Par 6 août 2015 Livres Jeunesse

louveLouve était une louve rousse qui vivait au fond de la forêt. Amie des renards, elle en prenait soin avec tendresse. Ils partageaient ses repas, dansaient tous ensemble, la vie s’écoulait sereinement. Mais Louve était en réalité frappée d’une étrange malédiction : lorsqu’elle était émue, ses cheveux prenaient feu.
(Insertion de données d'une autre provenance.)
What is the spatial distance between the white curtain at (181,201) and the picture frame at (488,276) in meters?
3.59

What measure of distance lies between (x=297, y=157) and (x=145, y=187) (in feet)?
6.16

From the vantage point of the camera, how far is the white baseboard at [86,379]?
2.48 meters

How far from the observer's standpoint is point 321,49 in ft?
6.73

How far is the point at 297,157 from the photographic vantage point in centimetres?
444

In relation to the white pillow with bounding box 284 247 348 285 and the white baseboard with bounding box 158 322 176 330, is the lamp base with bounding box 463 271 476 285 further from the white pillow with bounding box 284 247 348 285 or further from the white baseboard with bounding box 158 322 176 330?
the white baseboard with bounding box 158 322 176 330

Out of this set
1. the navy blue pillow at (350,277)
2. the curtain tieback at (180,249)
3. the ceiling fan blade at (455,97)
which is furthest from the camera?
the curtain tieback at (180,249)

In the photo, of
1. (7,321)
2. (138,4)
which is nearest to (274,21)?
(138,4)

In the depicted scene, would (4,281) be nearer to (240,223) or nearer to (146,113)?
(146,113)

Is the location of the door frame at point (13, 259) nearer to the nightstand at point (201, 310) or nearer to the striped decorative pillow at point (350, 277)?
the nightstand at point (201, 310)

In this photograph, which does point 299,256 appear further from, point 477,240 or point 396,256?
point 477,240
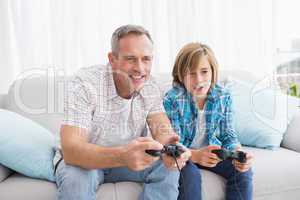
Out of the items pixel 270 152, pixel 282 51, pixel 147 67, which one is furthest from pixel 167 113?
pixel 282 51

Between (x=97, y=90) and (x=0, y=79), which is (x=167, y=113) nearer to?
(x=97, y=90)

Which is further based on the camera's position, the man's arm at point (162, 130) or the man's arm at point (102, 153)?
the man's arm at point (162, 130)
Une seule solution : le ruisseau d’eau gelée pour calmer cet embrasement et anesthésier son cœur… Mais quelle tristesse ! Alors, lorsqu’elle fit la rencontre d’un homme-loup qui avec douceur réussit à dompter les flammes pour la sauver du maléfice, sa vie changea à tout jamais ! À eux les bavardages autour d’une tasse de thé de feuilles d’automne séchées, les crêpes sucrées, les balades en forêt…
Quel bel album ! Louve est une histoire sensible et délicate sur les émotions qui parfois nous submergent et nous envahissent. Fanny Ducassé nous plonge au cœur de la forêt, dans un monde onirique, notamment grâce à de superbes illustrations sombres et lumineuses à la fois (je vous assure que c’est possible!). Il me semble d’ailleurs qu’un si petit format ne leur rend pas tellement justice. Le texte est tendre et sensible, avec de petites touches d’humour et de jolis mots à lire et entendre ! Une magnifique histoire sur la sensibilité et les émotions, en pleine nature !
Le même vu par La soupe de l’espace, Le tiroir à histoires, Clarabel, Un petit bout de bib, Des livres, etc..
Des extraits sur le site de l’auteur et sur le site de l’éditeur.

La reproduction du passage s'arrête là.